▶ _STATED TASK_
Reproduce word for word the part of the records below that opens with the line containing "The photo before" and runs through the end of the records, including both the opening line and the final line.

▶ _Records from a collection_
>>>

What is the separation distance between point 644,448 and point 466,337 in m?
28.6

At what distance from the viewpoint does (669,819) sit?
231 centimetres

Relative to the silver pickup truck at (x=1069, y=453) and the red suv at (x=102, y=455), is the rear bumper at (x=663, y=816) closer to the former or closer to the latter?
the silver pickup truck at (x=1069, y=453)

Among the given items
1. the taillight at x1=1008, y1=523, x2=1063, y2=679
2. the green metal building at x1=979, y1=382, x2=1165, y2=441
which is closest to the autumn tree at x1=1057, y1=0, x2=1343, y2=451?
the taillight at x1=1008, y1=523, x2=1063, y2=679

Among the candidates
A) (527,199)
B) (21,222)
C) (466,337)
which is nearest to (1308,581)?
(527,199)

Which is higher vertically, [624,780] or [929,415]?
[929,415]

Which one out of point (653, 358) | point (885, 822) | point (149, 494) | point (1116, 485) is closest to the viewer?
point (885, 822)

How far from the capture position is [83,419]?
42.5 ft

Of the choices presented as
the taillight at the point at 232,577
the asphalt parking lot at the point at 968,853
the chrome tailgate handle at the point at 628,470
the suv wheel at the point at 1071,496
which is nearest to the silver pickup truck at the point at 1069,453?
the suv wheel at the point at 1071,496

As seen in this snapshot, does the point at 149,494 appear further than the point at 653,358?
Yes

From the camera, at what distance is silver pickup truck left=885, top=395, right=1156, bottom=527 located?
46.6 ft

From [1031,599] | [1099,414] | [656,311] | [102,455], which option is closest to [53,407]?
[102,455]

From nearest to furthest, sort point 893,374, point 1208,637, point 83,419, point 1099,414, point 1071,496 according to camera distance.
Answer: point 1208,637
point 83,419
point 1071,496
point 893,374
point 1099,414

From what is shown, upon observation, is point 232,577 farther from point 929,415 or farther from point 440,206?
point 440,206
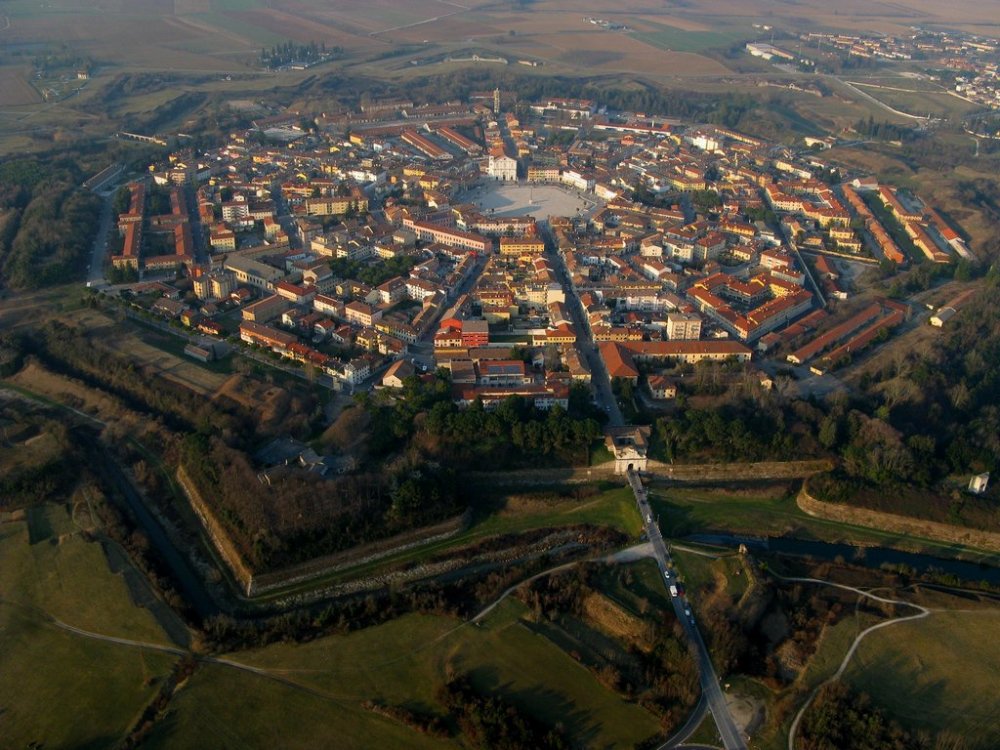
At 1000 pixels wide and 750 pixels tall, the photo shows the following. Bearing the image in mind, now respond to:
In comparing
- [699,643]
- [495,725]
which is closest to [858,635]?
[699,643]

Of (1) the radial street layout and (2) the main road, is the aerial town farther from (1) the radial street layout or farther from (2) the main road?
(1) the radial street layout

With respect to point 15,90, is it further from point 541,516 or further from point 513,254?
point 541,516

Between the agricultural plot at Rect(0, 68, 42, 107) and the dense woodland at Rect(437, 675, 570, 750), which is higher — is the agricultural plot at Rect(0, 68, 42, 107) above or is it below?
above

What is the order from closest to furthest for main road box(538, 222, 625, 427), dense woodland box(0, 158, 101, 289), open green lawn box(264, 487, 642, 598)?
open green lawn box(264, 487, 642, 598), main road box(538, 222, 625, 427), dense woodland box(0, 158, 101, 289)

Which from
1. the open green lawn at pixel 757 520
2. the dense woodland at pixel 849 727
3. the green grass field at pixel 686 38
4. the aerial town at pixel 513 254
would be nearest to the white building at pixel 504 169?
the aerial town at pixel 513 254

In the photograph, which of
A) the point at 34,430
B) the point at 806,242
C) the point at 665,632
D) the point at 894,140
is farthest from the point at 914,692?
the point at 894,140

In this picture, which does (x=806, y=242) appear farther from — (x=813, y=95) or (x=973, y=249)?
(x=813, y=95)

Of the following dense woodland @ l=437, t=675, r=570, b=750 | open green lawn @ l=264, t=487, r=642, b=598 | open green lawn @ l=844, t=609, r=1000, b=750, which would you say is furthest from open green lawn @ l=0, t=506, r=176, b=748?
open green lawn @ l=844, t=609, r=1000, b=750
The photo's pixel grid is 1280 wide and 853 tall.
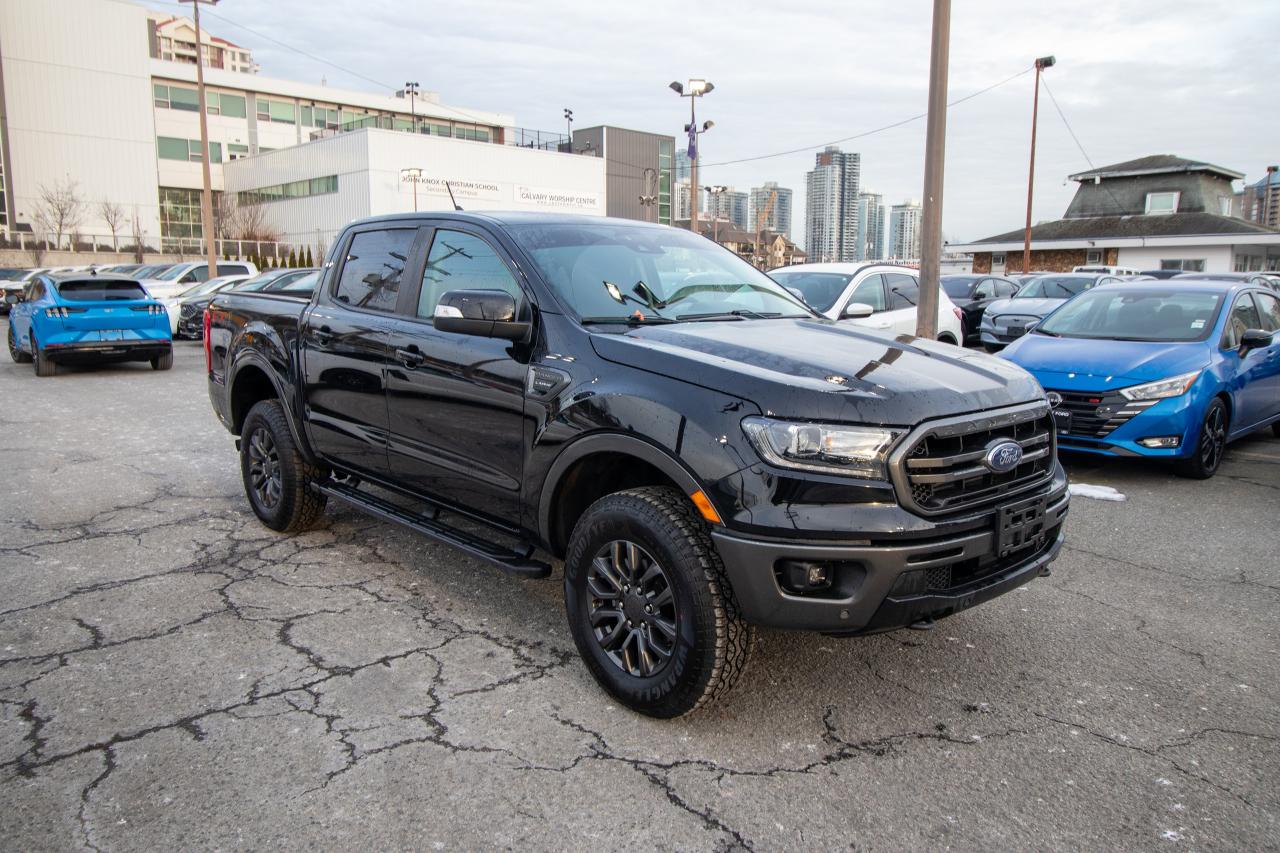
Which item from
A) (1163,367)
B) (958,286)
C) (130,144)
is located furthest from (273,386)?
(130,144)

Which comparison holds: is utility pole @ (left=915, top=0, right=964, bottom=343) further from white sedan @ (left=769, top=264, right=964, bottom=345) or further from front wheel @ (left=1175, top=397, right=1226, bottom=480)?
front wheel @ (left=1175, top=397, right=1226, bottom=480)

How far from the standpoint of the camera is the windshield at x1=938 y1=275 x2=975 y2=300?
835 inches

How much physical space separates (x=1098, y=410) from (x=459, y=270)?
16.7 feet

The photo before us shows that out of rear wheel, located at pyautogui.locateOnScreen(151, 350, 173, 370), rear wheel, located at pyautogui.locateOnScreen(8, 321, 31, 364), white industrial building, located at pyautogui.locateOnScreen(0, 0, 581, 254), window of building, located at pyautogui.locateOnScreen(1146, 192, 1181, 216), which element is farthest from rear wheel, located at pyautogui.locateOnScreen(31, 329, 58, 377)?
window of building, located at pyautogui.locateOnScreen(1146, 192, 1181, 216)

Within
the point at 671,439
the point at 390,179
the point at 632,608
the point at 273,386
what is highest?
the point at 390,179

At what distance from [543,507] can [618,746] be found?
3.23 ft

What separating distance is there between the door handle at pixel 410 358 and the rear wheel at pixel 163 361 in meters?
12.4

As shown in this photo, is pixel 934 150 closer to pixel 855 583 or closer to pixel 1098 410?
pixel 1098 410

<<<

▶ _ANSWER FOR THE TASK_
The photo before us shows that out of rear wheel, located at pyautogui.locateOnScreen(151, 350, 173, 370), rear wheel, located at pyautogui.locateOnScreen(8, 321, 31, 364), white industrial building, located at pyautogui.locateOnScreen(0, 0, 581, 254), window of building, located at pyautogui.locateOnScreen(1146, 192, 1181, 216), which element is farthest from rear wheel, located at pyautogui.locateOnScreen(31, 329, 58, 377)?
window of building, located at pyautogui.locateOnScreen(1146, 192, 1181, 216)

Within
the point at 671,439
the point at 390,179
the point at 632,608
the point at 273,386
what is highest?
the point at 390,179

At what distance from [543,507] can [618,746] be found?
3.23 ft

What separating distance is there between the door handle at pixel 410 358 and the rear wheel at pixel 163 361 in meters?
12.4

As shown in this photo, is pixel 934 150 closer to pixel 855 583 or closer to pixel 1098 410?
pixel 1098 410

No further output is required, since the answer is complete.